→ The task
Repeat the lines word for word, beginning with the line that contains "Within this scene, is" and continuing through the last line of the records.

Items from a data source:
※

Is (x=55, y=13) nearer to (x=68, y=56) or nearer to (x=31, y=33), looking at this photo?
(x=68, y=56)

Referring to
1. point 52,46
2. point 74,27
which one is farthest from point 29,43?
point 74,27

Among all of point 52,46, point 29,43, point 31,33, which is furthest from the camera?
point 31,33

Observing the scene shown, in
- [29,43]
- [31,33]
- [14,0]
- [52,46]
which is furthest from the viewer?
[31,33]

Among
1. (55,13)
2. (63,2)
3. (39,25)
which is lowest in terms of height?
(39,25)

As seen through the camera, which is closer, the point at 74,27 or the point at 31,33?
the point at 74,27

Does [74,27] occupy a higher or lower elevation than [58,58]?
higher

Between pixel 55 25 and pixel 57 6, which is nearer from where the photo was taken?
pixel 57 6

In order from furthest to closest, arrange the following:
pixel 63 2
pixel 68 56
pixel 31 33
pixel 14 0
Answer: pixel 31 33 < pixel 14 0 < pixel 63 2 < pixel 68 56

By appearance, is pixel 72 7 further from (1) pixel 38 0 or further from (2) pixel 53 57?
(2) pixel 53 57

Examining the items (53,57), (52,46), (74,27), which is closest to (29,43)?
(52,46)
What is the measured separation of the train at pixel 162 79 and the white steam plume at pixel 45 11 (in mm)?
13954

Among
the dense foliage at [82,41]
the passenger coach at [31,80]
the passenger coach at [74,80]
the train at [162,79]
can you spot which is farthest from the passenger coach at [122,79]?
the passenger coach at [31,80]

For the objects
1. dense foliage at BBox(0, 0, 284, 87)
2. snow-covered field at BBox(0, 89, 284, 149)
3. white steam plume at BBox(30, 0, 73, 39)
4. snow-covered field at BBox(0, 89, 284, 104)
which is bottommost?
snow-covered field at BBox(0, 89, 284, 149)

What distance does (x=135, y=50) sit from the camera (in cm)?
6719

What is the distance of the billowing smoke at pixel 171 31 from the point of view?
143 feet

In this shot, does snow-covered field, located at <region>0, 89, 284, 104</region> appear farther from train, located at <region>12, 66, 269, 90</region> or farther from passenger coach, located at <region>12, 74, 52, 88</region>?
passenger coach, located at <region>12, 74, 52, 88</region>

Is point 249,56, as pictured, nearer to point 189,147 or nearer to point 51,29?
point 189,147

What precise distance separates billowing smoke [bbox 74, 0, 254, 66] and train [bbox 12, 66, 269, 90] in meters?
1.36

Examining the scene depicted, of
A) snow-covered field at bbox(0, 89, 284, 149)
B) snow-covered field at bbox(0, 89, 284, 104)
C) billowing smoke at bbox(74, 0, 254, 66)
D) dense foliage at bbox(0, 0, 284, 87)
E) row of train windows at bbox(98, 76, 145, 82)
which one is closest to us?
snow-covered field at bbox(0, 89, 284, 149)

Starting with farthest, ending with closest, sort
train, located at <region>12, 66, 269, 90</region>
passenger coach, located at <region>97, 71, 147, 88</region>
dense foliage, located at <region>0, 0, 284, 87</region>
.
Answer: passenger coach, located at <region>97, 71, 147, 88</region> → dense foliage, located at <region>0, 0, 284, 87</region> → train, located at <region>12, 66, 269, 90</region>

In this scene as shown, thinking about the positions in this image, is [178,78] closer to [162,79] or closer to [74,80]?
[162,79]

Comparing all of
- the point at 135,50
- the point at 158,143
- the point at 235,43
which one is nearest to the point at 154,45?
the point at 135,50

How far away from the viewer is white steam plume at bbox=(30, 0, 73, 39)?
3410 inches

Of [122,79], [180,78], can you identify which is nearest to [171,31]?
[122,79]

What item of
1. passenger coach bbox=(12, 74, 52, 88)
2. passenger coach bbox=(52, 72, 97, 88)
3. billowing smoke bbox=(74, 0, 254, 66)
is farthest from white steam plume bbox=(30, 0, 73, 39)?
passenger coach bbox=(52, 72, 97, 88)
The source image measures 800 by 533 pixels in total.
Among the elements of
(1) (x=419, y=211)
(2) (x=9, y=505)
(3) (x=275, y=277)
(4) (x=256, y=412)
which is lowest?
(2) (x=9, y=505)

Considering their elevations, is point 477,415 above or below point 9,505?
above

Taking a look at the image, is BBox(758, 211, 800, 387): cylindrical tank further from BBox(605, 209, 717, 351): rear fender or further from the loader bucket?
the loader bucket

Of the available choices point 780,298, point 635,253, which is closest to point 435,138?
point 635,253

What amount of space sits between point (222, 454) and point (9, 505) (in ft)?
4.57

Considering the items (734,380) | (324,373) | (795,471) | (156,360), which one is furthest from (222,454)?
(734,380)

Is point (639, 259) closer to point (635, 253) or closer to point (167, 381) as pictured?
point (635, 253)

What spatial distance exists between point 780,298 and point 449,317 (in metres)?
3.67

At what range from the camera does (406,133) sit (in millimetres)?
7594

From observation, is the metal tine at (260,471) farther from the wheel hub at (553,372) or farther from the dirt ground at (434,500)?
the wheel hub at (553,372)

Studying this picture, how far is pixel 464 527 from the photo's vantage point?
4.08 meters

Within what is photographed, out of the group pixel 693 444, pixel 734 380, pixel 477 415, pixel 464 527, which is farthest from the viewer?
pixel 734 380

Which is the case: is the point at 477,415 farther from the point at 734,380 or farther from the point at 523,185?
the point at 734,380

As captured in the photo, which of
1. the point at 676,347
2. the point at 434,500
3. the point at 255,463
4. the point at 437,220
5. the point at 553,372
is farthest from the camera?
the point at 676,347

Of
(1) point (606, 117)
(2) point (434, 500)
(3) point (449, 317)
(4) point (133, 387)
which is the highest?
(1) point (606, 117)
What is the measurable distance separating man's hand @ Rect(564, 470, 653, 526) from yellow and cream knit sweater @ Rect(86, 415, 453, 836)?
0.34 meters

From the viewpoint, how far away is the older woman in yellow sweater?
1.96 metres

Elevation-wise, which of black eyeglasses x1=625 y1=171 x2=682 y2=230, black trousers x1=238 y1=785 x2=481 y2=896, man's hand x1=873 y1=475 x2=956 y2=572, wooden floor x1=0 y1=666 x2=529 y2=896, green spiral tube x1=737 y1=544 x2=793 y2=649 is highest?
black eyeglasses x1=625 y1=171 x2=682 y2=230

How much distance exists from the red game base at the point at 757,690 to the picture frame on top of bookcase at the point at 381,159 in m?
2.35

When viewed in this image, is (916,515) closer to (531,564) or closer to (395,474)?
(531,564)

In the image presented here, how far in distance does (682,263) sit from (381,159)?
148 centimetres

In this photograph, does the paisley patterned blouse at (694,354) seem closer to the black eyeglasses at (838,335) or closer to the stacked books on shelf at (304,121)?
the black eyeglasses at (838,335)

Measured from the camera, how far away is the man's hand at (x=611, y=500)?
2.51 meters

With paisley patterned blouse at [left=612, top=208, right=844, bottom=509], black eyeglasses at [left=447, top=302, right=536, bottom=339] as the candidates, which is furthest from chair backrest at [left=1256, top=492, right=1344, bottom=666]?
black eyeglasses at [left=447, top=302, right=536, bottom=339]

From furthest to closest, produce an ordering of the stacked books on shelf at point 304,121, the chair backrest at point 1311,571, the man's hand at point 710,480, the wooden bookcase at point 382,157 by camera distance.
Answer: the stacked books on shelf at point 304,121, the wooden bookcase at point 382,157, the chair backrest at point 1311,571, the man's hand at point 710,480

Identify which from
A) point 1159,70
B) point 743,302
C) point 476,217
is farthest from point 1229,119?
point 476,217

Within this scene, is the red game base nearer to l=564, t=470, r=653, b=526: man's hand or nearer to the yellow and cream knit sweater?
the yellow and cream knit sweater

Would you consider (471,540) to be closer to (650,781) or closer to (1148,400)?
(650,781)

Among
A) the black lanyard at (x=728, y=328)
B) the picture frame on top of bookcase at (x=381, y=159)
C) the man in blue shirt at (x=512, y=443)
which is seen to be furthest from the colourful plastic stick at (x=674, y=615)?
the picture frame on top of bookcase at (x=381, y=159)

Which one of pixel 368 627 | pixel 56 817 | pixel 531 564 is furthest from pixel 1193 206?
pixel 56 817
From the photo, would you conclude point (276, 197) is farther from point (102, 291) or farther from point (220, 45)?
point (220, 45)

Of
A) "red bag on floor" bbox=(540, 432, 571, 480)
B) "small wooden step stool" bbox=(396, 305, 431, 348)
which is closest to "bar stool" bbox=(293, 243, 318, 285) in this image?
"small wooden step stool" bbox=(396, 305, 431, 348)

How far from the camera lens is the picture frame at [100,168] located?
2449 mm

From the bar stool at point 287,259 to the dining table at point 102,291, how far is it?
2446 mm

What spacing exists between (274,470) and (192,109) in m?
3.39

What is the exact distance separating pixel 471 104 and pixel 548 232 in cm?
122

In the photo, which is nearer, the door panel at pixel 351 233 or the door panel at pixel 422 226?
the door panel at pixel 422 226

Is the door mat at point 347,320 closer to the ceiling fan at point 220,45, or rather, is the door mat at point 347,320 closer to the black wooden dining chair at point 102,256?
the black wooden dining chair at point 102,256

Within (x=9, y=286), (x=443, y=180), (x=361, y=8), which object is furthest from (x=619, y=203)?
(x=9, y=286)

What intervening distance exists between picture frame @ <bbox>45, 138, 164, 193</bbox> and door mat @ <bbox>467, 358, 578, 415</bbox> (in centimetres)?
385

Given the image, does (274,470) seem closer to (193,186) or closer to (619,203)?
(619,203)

※

→ Written response
Within this scene, is the red game base nearer to l=564, t=470, r=653, b=526: man's hand or nearer to the yellow and cream knit sweater?
the yellow and cream knit sweater

Would you consider (471,540) to be closer to (650,781) or closer to (1148,400)?
(650,781)

Among
A) the black lanyard at (x=728, y=328)
B) the picture frame on top of bookcase at (x=381, y=159)
C) the man in blue shirt at (x=512, y=443)
which is seen to be furthest from the colourful plastic stick at (x=674, y=615)?
the picture frame on top of bookcase at (x=381, y=159)

Which one of pixel 368 627 | pixel 56 817 | pixel 531 564 is furthest from pixel 1193 206?
pixel 56 817
From the photo, would you conclude point (276, 197) is farther from point (102, 291) or farther from point (220, 45)?
point (220, 45)

Of
A) "red bag on floor" bbox=(540, 432, 571, 480)
B) "small wooden step stool" bbox=(396, 305, 431, 348)
which is closest to "bar stool" bbox=(293, 243, 318, 285) in this image?
"small wooden step stool" bbox=(396, 305, 431, 348)

How far from the camera lens is the picture frame at [100,168] located?
2449 mm

From the bar stool at point 287,259 to the dining table at point 102,291, how far is it?
2446 mm

What spacing exists between (274,470) and (192,109) in m?
3.39

What is the exact distance separating pixel 471 104 and pixel 548 232 in cm?
122

In the photo, which is nearer, the door panel at pixel 351 233 or the door panel at pixel 422 226?
the door panel at pixel 422 226

Is the door mat at point 347,320 closer to the ceiling fan at point 220,45, or rather, is the door mat at point 347,320 closer to the black wooden dining chair at point 102,256?
the black wooden dining chair at point 102,256

Within (x=9, y=286), (x=443, y=180), (x=361, y=8), which object is furthest from (x=619, y=203)?
(x=9, y=286)

What intervening distance exists between picture frame @ <bbox>45, 138, 164, 193</bbox> and door mat @ <bbox>467, 358, 578, 415</bbox> (in centimetres)?
385

Given the image, does (274,470) seem closer to (193,186) or closer to (619,203)?
(619,203)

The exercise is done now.